Four be the things I'd have been better without: love, curiosity, freckles and doubt.
Well, there are always those who cannot distinguish between glitter and glamour . . . the glamour of Isadora Duncan came from her great, torn, bewildered, foolhardy soul.
Hold your pen and spare your voice.
Salary is no object: I want only enough to keep body and soul apart.
I can't talk about Hollywood. It was a horror to me when I was there and it's a horror to look back on. I can't imagine how I did it. When I got away from it I couldn't even refer to the place by name. ''Out there,'' I called it.
When your bank account is so overdrawn that it is positively photographic, steps must be taken.
Summer makes me drowsy. Autumn makes me sing. Winter's pretty lousy, but I hate Spring.
I fell into writing, I suppose, being one of those awful children who wrote verses. I went to a convent in New York-the Blessed Sacrament... I was fired from there, finally, for a lot of things, among them my insistence that the Immaculate Conception was spontaneous combustion.
My love runs by like a day in June, And he makes no friends of sorrows. He'll tread his galloping rigadoon In the pathway of the morrows. He'll live his days where the sunbeams start, Nor could storm or wind uproot him. My own dear love, he is all my heart, -- And I wish somebody'd shoot him.
[On being told party guests were ducking for apples:] There, but for a typographical error, is the story of my life.
[On Kay Strozzi in The Silent Witness:] Miss Strozzi ... had the temerity to wear as truly horrible a gown as ever I have seen on the American stage. ... Had she not luckily been strangled by a member of the cast while disporting this garment, I should have fought my way to the stage and done her in, myself.

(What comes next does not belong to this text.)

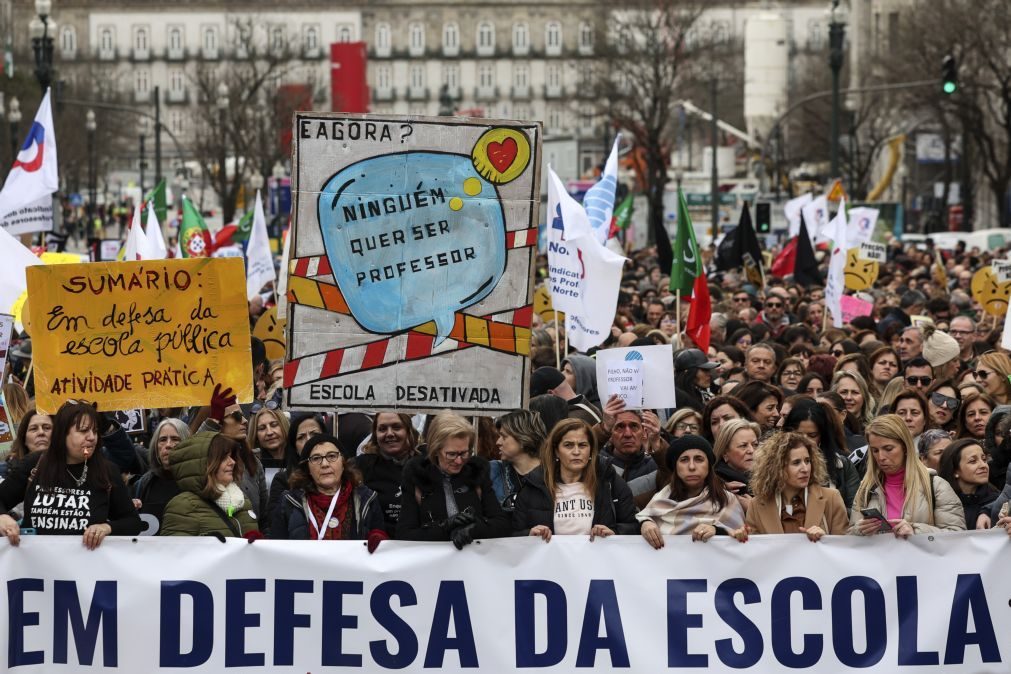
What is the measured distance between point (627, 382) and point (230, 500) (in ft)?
7.90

They say of me, and so they should, It's doubtful if I come to good. I see acquaintances and friends Accumulating dividends And making enviable names In science, art and parlor games. But I, despite expert advice, Keep doing things I think are nice, And though to good I never come Inseparable my nose and thumb.

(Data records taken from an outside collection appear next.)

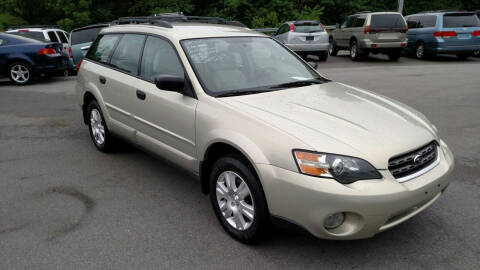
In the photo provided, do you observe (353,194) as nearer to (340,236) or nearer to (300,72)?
(340,236)

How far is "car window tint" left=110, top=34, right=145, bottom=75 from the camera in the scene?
4.63 meters

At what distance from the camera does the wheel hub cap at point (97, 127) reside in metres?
5.52

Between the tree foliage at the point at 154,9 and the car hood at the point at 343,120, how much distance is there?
2270cm

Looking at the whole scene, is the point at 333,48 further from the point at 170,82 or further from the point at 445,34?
the point at 170,82

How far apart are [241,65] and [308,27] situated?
1251 cm

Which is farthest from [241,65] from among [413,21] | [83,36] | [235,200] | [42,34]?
[413,21]

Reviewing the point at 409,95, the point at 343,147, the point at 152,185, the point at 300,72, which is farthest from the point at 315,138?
the point at 409,95

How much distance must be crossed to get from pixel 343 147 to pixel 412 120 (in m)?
1.00

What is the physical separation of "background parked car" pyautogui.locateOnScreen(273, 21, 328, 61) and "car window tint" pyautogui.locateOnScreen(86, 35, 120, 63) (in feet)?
34.8

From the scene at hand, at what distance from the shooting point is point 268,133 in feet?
9.82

All those writers who write about their own childhood! Gentle God, if I wrote about mine you wouldn't sit in the same room with me.
On lady novelists: As artists they're rot, but as providers they're oil wells; they gush. Norris said she never wrote a story unless it was fun to do. I understand Ferber whistles at her typewriter.
[When asked what was the inspiration for most of her work:] Need of money, dear.
If, with the literate, I am Impelled to try an epigram, I never seek to take the credit; We all assume that Oscar said it.
I know that there are things that never have been funny, and never will be. And I know that ridicule may be a shield, but it is not a weapon.
[On being told their loquacious, domineering host was 'outspoken':] By whom?
This living, this living, this living Was never a project of mine.
The ones I like are ‘cheque’ and ‘enclosed.’
If I had any decency, I'd be dead. Most of my friends are.
Age before beauty, and pearls before swine.
Gertrude Stein did us the most harm when she said, 'You're all a lost generation.' That got around to certain people and we all said, 'Whee! We're lost.
... if this world were anything near what it should be there would be no more need of a Book Week than there would be a of a Society for the Prevention of Cruelty to Children.